A Couple Of Desert National Parks (Part Two)
You can read part one here.
Though we did not make it to Death Valley National Park, we researched it extensively. We quite literally decided on Joshua Tree National Park at the cusp, the point where we would either turn east or continue south. Death Valley provides much that interests visitors, so let’s take a look.
Most people have heard that in the heat of summer, when Death Valley is literally too hot to even drive in, one can fry an egg on the ground. As the national park that boasts the hottest, driest, and lowest, this kind of extreme is not all that exaggerated. The homepage for Death Valley National Park describes, “In this below-sea-level basin, steady drought and record summer heat make Death Valley a land of extremes. Yet, each extreme has a striking contrast. Towering peaks are frosted with winter snow. Rare rainstorms bring vast fields of wildflowers. Lush oases harbor tiny fish and refuge for wildlife and humans. Despite its morbid name, a great diversity of life survives in Death Valley.”
I think that says it all about the extremes that make up this national park. And frankly, it is the extremes that make me want to visit it, to see the park in all its extremes: hottest, driest, lowest.
But the park is more than just extremes. People come to camp, hike, bird watch, bike, and backpack just the same as any other national park. With over 3 million acres, it has “an amazing variety of terrain, historic sites, plants, and animals.”

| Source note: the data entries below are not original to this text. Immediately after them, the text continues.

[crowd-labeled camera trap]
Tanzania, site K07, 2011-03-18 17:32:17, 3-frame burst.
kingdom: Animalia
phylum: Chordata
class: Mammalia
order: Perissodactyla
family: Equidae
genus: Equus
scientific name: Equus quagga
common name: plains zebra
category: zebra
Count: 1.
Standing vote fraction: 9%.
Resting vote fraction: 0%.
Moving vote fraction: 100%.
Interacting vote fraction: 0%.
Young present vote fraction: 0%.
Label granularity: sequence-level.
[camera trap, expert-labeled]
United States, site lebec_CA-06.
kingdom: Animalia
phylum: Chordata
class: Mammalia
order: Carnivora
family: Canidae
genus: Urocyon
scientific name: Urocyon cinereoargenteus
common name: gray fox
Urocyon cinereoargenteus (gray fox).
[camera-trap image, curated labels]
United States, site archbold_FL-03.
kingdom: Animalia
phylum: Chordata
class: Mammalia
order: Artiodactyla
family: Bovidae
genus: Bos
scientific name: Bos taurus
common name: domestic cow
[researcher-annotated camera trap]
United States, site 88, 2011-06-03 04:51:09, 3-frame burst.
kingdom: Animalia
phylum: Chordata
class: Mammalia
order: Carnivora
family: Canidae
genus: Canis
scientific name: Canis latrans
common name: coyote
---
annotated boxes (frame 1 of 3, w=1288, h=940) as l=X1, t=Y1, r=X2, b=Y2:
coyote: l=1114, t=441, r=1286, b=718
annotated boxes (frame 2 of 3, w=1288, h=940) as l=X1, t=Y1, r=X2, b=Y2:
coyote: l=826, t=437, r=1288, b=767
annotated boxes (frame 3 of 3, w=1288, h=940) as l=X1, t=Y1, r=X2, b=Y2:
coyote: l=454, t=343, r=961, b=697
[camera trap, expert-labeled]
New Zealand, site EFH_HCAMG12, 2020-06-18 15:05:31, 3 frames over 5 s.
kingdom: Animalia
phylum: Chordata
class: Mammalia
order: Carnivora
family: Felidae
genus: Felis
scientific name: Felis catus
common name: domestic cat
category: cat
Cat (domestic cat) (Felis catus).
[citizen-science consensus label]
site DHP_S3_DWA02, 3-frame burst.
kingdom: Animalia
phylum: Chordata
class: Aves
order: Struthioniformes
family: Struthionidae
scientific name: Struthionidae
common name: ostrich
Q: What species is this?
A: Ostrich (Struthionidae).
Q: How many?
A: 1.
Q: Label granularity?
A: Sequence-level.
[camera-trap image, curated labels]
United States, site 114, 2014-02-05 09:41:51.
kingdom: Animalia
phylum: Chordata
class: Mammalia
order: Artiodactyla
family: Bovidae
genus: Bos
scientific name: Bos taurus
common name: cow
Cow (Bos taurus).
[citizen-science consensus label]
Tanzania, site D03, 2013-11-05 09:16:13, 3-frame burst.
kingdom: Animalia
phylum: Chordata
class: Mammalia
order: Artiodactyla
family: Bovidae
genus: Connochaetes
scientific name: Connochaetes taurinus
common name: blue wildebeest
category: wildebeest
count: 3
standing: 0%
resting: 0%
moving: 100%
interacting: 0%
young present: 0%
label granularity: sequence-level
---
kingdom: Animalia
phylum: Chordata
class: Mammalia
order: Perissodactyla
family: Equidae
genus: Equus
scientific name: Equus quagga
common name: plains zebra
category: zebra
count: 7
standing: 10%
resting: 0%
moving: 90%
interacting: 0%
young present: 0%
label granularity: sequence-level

What are some of those animals? Well, here is a list:
- Inyo Mountains slender salamander
- Frog varieties
- Toad varieties
- Hundreds of Birds (Death Valley is touted as “one of the most impressive ornithological biomes in the National Park ecosystem.” Check out this bird list.)
- Pupfish varieties
- Mosquito fish
- Bat varieties
- Rodent varieties: gophers, mice, rats, squirrels, and rabbits
- Fox varieties
- Mountain lion
- Mule deer
- Bighorn sheep
- Desert tortoise
- Lizard varieties
- Skink varieties
- Snake varieties
- Butterfly varieties
As abundant as the animals of Death Valley are, the plant life is just as minimal. In fact, it basically consists of cacti and desert succulents and wildflowers. But doesn’t that make sense since the summer temperatures can run above 120 degrees Fahrenheit (about 49 Celcius)? Plus, it is extremely dry in the summer, so plants would not have the water they would need to survive. I am shocked that anything has what it needs to survive in this ecosystem.
Should one choose to visit this national park in the summer, there are a few safety tips the website provides:
- drink plenty of water
- avoid hiking in the heat
- travel prepared to survive
- watch for signs of trouble
- follow the speed limits and wear your seatbelts
- watch out for dangerous animals, especially at your feet
- be aware of Hantavirus conditions
- watch out for flash floods
- be careful and prepared in the backcountry
- know what to do and who to call in an emergency.
Death Valley National Park is definitely on my list to experience soon. Maybe when we go back to Joshua Tree, we will also plan for Death Valley. They really are not that far away from each other in the whole scheme of things, and they provide two very different desert national park experiences.